## SEITENAUSZUG

Potsdam, 06.09.2020 - Frauenfußball traf in Potsdam endlich wieder auf Zuschauer. Während im Bayern Campus zu gleicher Stunde nur ein Geisterspiel zwischen den FC Bayern Frauen und dem SC Sand stattfinden konnte, glückte Turbine Potsdam im Karl-Liebknecht-Stadion gegen die TSG Hoffenheim unter den Augen von 725 freudig gestimmten Zuschauern ein disziplinierter Re-Start nach dem Corona Lockdown. Eintracht Frankfurt vermeldete dagegen am ersten Spieltag nur 250 Zuschauer, Freiburg 100, Duisburg 210 und Wolfsburg vorab schon am Freitag 500.


Turbine Potsdam: die Mannschaft ist der Star (alle Fotos: Copyright Saskia Nafe)


Dina Oschmann im Zweikampf mit Paulina Krumbiegel (TSG)


Merle Barth (li.) und ihre Turbinen


Karoline Smidt Nielsen im Zweikampf mit Tabea Waßmuth (TSG)

Die Besonnenheit und Fantreue des 1. FFC Turbine Potsdam schaffte mit seinem Hygiene Konzept eine gute Ausgangslage für den zwölften Spieler - das Publikum. Angeführt von der neuen Turbine Kapitänin Karoline Smidt Nielsen präsentierte sich die immer noch jüngste Mannschaft der Liga mit erfolgreichem Pressing, um den Tabellendritten der Vorsaison frühzeitig zu Fehlern zu zwingen. Zwei daraus resultierende Chancen durch Gina Chmielinski (9. Minute, 16.) vereitelte die TSG Schlussfrau Janina Leitzig. Erwähnenswert im Vorfeld war die Entscheidung des Trainerteams für eine gemeinsame Doppelspitze der Kapitäne mit der Ex-Leverkusenerin Merle Barth und Karoline Smidt Nielsen.

"Wir waren vorne aggressiv, haben die Zweikämpfe gesucht und hatten viele Ballgewinne," analysierte Potsdams neuer Cheftrainer Sofian Chahed die taktisch geglückten Maßnahmen. Der gebürtige Berliner und Ex-Hertha Profi beteiligte sich vom Anfang bis zum Ende von der Seitenlinie aus lautstark am Spielgeschehen - gewiss ein neuer Ton für die Turbine Frauen, denn sein Vorgänger ging es leiser an. Chaheds TSG Kontrahent Gabor Gallai, der noch im letzten Spiel Hoffenheims im "Karli" neben Jürgen Ehrmann als Co-Trainer fungierte, verzichtete auf taktische Neuerungen und setzte auf das eingespielte 4-1-4-1 der Vorsaison.

## ARBEITSAUFTRÄGE
A – Vor wie vielen Zuschauern spielte Turbine Potsdam laut Seitenauszug gegen die TSG Hoffenheim?
B – Stimmen die folgenden Aussagen mit dem Seitenauszug überein? Jede mit Ja oder Nein beantworten und die entscheidenden Worte wörtlich zitieren.
(i) Das Spiel zwischen den FC Bayern Frauen und dem SC Sand fand ohne Zuschauer statt.
(ii) Gabor Gallai stellte die TSG Hoffenheim auf ein neues taktisches System um.
(iii) Freiburg meldete am ersten Spieltag 100 Zuschauer.
C – Den Abschnitt des Seitenauszugs, der mit den Worten „Potsdam, 06.09.2020 - Frauenfußball“ einsetzt und mit „Paulina Krumbiegel (TSG)“ schließt, wortgetreu niederschreiben.
Für die Antworten nur den Seitenauszug heranziehen.

## DATENZEILEN
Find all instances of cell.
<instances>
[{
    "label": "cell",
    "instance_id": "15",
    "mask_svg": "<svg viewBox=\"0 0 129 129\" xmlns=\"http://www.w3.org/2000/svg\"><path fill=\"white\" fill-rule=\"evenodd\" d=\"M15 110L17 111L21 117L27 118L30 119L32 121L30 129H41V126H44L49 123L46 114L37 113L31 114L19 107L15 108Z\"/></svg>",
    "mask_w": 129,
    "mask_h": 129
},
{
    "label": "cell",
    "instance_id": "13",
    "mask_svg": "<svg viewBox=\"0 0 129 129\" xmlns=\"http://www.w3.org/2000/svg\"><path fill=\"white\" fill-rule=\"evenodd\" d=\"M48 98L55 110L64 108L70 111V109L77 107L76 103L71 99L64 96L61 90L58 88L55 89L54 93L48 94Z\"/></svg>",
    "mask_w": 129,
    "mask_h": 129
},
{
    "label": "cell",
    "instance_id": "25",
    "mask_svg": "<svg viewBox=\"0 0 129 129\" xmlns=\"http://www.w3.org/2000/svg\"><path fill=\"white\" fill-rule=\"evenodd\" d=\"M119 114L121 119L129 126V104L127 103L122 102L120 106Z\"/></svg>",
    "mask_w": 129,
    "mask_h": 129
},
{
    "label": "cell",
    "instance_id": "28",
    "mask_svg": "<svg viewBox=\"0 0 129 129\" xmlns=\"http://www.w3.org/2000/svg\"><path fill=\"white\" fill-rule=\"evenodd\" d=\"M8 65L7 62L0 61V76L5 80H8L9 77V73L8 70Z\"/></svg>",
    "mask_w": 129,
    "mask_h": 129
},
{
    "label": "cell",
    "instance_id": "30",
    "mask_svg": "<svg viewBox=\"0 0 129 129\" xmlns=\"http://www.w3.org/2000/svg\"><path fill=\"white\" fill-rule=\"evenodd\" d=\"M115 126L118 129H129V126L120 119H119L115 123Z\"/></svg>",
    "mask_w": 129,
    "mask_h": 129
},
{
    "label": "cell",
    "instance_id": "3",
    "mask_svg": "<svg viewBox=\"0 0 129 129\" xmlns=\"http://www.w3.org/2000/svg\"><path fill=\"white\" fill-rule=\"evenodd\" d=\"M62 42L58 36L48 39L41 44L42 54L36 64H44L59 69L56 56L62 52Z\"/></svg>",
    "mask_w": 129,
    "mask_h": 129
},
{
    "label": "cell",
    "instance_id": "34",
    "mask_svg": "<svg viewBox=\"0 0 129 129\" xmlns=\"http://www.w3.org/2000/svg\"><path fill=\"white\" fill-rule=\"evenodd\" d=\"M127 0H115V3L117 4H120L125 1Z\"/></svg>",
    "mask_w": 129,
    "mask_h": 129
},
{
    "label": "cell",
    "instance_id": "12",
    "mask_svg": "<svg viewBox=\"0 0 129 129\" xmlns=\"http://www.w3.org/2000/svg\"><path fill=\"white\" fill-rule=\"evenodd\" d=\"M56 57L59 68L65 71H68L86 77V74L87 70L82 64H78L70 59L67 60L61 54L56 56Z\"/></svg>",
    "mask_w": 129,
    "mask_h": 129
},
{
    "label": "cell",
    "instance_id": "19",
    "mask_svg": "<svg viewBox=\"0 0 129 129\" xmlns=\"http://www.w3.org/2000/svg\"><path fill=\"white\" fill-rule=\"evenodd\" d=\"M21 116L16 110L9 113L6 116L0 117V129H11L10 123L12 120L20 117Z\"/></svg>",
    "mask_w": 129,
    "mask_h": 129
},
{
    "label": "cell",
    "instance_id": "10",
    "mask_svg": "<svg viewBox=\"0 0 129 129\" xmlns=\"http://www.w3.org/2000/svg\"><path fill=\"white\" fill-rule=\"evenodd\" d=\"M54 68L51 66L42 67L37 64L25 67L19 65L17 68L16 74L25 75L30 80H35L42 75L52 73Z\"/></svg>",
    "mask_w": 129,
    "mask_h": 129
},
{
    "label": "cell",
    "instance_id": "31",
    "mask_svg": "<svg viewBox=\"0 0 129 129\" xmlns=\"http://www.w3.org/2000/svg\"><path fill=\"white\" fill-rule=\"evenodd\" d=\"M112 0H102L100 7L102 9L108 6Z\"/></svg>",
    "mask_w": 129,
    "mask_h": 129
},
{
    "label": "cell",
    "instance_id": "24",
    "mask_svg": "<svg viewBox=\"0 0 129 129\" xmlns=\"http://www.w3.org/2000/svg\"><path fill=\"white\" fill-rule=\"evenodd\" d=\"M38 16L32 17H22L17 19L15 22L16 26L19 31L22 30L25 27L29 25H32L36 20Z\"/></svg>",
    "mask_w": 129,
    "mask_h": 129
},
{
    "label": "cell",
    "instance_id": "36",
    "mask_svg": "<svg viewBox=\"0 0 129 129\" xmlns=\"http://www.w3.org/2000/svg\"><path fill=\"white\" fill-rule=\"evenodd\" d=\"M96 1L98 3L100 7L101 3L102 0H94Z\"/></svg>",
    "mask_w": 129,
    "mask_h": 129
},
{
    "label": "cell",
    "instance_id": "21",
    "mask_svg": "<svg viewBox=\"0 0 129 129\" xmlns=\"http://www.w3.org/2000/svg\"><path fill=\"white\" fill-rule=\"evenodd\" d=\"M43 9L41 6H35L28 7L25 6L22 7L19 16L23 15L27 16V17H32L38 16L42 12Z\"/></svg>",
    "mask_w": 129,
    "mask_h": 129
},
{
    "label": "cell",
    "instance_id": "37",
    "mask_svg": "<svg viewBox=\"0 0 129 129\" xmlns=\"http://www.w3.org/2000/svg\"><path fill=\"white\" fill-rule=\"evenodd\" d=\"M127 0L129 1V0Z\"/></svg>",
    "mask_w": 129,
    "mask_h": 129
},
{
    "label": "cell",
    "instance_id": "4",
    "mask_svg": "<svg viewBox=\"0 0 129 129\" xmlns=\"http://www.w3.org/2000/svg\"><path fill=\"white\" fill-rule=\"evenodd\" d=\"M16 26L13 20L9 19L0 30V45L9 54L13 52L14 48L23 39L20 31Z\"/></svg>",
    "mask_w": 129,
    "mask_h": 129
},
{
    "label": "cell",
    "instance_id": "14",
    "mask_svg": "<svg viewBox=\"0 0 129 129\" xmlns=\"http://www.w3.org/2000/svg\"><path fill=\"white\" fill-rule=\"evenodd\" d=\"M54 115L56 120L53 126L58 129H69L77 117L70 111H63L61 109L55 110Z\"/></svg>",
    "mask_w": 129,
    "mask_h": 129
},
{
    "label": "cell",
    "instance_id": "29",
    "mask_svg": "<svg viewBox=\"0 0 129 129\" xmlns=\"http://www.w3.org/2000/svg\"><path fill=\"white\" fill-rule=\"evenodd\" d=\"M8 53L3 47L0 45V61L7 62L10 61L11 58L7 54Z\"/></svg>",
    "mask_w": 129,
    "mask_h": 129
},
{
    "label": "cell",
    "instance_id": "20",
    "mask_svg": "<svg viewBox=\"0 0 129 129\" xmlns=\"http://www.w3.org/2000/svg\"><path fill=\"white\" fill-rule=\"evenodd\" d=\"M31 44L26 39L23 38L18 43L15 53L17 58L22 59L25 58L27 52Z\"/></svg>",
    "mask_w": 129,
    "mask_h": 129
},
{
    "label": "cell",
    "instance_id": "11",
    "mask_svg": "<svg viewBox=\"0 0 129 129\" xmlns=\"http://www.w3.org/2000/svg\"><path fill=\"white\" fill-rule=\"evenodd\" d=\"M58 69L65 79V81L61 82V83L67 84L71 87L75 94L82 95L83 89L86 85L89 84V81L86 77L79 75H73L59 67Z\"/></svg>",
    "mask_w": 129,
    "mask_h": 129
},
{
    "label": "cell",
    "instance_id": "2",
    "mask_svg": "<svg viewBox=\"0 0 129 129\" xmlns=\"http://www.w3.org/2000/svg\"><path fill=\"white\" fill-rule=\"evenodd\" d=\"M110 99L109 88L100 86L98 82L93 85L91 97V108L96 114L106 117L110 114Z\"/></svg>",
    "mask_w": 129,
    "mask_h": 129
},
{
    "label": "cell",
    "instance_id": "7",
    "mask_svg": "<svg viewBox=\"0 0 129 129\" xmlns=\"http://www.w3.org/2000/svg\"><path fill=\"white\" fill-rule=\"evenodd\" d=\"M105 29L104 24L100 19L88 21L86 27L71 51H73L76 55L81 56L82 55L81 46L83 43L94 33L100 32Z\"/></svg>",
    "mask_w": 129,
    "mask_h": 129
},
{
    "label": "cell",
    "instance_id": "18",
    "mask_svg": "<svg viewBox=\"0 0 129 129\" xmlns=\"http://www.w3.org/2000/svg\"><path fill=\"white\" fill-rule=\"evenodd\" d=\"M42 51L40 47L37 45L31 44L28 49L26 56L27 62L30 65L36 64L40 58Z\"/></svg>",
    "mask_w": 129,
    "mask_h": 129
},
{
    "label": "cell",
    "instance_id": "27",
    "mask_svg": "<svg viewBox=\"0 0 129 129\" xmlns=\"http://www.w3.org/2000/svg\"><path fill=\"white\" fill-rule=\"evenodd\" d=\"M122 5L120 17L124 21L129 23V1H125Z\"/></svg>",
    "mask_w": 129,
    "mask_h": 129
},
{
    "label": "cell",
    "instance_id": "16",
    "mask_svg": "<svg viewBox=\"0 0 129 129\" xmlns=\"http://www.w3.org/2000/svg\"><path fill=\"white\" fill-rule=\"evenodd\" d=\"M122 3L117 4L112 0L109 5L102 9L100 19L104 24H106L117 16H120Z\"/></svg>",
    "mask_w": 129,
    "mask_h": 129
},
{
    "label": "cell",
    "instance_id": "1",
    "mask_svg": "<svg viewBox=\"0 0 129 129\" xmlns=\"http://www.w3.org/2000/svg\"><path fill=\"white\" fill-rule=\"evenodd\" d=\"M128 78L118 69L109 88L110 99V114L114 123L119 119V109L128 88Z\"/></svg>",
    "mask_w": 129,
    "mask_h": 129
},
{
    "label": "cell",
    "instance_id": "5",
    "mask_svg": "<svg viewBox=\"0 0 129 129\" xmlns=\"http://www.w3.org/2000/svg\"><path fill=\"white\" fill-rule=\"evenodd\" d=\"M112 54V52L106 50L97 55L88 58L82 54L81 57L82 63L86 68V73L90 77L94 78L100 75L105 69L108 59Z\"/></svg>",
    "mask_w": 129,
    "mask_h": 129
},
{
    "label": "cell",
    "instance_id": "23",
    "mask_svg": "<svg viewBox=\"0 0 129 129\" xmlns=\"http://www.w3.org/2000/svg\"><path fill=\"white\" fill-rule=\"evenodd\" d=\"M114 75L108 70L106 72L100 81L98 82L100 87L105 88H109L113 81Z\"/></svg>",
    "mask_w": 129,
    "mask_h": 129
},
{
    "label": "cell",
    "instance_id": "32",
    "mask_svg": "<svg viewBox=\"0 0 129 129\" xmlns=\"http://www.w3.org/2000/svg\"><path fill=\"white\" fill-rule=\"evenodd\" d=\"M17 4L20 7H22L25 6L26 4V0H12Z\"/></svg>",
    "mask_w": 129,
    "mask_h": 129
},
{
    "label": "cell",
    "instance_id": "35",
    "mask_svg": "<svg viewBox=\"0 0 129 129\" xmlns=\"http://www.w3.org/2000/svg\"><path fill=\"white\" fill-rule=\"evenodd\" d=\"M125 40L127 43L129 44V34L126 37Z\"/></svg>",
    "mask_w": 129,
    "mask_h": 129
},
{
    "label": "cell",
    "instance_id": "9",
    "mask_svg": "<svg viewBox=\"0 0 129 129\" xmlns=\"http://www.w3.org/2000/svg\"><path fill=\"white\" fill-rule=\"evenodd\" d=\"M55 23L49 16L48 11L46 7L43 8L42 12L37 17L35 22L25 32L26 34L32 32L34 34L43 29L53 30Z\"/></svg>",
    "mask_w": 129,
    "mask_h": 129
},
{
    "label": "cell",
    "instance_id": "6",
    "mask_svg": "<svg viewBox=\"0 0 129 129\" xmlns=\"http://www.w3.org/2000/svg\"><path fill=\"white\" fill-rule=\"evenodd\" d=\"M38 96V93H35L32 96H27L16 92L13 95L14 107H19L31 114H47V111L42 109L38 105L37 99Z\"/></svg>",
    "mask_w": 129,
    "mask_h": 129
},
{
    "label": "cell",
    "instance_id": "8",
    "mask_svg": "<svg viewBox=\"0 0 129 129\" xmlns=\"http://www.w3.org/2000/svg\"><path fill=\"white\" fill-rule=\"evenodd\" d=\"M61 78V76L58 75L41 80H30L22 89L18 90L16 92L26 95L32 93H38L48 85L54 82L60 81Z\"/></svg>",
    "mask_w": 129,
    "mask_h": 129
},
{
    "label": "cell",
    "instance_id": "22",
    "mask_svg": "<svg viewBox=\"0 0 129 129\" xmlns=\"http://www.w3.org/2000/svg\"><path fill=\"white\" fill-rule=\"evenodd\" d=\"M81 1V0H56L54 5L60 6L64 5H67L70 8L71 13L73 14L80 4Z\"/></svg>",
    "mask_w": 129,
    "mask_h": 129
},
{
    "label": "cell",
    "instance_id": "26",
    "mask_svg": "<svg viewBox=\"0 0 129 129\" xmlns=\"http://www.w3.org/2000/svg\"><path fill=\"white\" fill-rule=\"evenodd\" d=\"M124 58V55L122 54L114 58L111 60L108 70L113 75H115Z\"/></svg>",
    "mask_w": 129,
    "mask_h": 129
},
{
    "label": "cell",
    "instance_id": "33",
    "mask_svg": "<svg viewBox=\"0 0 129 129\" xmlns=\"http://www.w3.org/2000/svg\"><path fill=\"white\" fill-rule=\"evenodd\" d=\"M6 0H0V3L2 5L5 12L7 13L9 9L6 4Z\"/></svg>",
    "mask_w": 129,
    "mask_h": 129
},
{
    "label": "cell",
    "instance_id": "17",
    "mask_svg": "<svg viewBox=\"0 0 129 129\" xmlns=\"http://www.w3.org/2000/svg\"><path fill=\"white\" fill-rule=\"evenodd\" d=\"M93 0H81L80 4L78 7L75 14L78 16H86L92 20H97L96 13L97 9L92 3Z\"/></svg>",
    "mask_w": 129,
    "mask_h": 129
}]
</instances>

## LÖSUNGEN JE AUFGABE
A – Vor 725 Zuschauern.

B –
(i) Ja: „nur ein Geisterspiel zwischen den FC Bayern Frauen und dem SC Sand stattfinden konnte“
(ii) Nein: „verzichtete auf taktische Neuerungen und setzte auf das eingespielte 4-1-4-1 der Vorsaison“
(iii) Ja: „Eintracht Frankfurt vermeldete dagegen am ersten Spieltag nur 250 Zuschauer, Freiburg 100“

C –
Potsdam, 06.09.2020 - Frauenfußball traf in Potsdam endlich wieder auf Zuschauer. Während im Bayern Campus zu gleicher Stunde nur ein Geisterspiel zwischen den FC Bayern Frauen und dem SC Sand stattfinden konnte, glückte Turbine Potsdam im Karl-Liebknecht-Stadion gegen die TSG Hoffenheim unter den Augen von 725 freudig gestimmten Zuschauern ein disziplinierter Re-Start nach dem Corona Lockdown. Eintracht Frankfurt vermeldete dagegen am ersten Spieltag nur 250 Zuschauer, Freiburg 100, Duisburg 210 und Wolfsburg vorab schon am Freitag 500.


Turbine Potsdam: die Mannschaft ist der Star (alle Fotos: Copyright Saskia Nafe)


Dina Oschmann im Zweikampf mit Paulina Krumbiegel (TSG)